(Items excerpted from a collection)
####################

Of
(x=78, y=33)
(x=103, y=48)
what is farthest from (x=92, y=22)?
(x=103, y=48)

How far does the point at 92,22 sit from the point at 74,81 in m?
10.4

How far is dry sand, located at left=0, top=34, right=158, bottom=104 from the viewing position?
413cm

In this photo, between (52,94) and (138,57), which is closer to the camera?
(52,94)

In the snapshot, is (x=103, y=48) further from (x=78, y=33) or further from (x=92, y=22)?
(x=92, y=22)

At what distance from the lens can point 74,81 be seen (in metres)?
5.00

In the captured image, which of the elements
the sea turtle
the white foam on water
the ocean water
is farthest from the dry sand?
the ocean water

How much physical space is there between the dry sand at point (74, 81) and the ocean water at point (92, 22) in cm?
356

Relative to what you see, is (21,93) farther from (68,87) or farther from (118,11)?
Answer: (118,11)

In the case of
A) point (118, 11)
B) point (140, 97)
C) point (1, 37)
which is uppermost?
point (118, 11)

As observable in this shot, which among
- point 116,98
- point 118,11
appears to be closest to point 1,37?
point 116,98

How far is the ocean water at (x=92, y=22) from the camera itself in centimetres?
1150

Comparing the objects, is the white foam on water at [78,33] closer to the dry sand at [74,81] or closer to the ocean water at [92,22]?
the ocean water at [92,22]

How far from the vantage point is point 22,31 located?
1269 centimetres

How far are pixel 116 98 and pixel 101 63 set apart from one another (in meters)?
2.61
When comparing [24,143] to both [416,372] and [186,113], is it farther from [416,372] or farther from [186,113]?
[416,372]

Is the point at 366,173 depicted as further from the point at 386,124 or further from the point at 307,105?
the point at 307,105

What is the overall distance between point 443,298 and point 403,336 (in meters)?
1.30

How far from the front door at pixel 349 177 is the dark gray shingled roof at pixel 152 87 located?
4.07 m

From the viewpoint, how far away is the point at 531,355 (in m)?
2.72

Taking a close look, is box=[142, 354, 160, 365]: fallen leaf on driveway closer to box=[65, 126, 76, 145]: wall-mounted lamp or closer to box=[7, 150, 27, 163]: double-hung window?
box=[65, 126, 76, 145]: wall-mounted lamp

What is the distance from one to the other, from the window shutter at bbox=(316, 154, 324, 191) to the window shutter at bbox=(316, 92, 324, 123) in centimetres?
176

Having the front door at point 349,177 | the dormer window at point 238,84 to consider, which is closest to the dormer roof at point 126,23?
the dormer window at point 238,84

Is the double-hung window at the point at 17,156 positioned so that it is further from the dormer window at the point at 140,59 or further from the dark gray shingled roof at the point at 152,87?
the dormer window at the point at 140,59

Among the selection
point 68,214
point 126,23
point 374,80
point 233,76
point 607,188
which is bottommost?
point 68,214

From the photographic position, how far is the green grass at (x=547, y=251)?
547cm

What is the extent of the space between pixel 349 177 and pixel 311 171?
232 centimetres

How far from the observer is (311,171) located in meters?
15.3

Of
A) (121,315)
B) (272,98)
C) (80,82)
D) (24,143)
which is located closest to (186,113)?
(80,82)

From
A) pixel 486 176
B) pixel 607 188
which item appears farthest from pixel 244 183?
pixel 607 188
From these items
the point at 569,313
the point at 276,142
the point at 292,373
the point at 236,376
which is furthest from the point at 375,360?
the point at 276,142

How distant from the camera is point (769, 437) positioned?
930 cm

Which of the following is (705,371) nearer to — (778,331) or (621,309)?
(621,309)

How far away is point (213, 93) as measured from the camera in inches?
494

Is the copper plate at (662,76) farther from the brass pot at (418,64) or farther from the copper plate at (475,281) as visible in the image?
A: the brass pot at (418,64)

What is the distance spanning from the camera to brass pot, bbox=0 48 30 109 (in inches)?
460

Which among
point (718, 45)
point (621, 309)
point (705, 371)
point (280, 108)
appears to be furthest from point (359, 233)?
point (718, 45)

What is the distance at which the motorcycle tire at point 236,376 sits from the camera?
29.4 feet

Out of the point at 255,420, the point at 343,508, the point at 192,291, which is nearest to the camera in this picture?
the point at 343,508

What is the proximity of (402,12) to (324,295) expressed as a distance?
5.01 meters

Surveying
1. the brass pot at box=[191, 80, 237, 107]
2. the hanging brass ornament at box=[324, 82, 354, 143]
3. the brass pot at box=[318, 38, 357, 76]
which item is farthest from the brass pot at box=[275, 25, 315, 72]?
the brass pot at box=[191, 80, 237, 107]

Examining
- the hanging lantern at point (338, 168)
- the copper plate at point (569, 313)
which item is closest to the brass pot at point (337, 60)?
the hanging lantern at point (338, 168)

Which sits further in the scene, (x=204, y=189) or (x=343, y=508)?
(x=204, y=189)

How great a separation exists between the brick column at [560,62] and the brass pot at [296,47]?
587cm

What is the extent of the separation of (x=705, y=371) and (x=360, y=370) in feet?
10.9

####################

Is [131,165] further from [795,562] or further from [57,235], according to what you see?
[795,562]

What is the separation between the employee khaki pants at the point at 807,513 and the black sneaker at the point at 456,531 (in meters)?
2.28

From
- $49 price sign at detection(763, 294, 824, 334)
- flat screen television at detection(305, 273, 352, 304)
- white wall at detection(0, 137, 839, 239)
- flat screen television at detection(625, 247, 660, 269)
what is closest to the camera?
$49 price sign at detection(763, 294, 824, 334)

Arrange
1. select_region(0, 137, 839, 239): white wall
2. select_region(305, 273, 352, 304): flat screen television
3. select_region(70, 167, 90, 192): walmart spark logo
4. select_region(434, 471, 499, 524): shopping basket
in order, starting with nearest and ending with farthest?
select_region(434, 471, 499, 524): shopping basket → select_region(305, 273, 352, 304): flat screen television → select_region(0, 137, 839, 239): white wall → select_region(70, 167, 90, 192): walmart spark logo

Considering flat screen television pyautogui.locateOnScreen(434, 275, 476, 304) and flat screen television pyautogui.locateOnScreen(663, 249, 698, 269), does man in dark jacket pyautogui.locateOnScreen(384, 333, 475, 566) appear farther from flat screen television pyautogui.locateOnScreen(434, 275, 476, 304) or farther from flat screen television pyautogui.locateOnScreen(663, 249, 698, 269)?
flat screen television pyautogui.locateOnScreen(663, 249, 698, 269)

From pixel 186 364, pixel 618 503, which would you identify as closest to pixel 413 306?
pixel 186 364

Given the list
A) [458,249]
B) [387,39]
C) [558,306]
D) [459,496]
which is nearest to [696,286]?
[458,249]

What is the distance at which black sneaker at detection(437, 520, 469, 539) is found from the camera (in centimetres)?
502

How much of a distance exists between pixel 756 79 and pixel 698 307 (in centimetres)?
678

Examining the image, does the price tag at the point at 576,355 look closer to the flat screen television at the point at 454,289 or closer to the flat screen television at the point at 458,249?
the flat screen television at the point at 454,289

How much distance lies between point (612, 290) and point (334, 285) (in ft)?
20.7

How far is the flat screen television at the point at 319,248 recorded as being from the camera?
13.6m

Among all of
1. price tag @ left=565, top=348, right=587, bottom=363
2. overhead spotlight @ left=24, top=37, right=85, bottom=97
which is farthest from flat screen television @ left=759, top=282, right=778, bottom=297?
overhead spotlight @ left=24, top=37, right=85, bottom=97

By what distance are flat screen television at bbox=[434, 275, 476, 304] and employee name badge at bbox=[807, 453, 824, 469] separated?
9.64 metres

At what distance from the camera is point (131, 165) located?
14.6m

####################

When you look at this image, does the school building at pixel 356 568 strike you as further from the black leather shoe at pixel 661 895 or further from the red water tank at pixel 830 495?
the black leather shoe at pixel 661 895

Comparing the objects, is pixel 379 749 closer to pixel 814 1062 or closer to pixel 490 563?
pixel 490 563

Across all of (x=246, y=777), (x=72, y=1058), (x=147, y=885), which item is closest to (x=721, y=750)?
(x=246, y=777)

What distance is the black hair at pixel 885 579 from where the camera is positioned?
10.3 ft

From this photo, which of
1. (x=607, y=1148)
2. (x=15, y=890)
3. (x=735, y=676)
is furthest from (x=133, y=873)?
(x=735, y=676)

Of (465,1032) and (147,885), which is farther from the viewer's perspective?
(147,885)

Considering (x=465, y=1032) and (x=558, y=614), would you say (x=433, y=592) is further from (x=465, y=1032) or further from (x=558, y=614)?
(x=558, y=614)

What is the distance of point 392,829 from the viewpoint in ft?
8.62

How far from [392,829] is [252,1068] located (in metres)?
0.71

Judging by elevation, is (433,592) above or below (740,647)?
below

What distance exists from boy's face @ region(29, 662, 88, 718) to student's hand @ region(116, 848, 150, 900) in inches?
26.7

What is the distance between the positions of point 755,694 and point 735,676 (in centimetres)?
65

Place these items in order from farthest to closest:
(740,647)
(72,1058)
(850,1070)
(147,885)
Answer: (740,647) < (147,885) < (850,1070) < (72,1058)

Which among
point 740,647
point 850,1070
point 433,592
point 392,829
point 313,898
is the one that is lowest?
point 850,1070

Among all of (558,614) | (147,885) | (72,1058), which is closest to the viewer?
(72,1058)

####################

Output the lines of the items above from the line containing "How far away is point" through the line containing "A: the brass pot at (418,64)", both included, as a JSON list of strings with one string per line and blank lines omitted.

■ Result
[
  "How far away is point (213, 93) as measured from the camera in inches?",
  "494",
  "Is the copper plate at (662,76) farther from the brass pot at (418,64) or farther from the copper plate at (475,281) as visible in the image?",
  "A: the brass pot at (418,64)"
]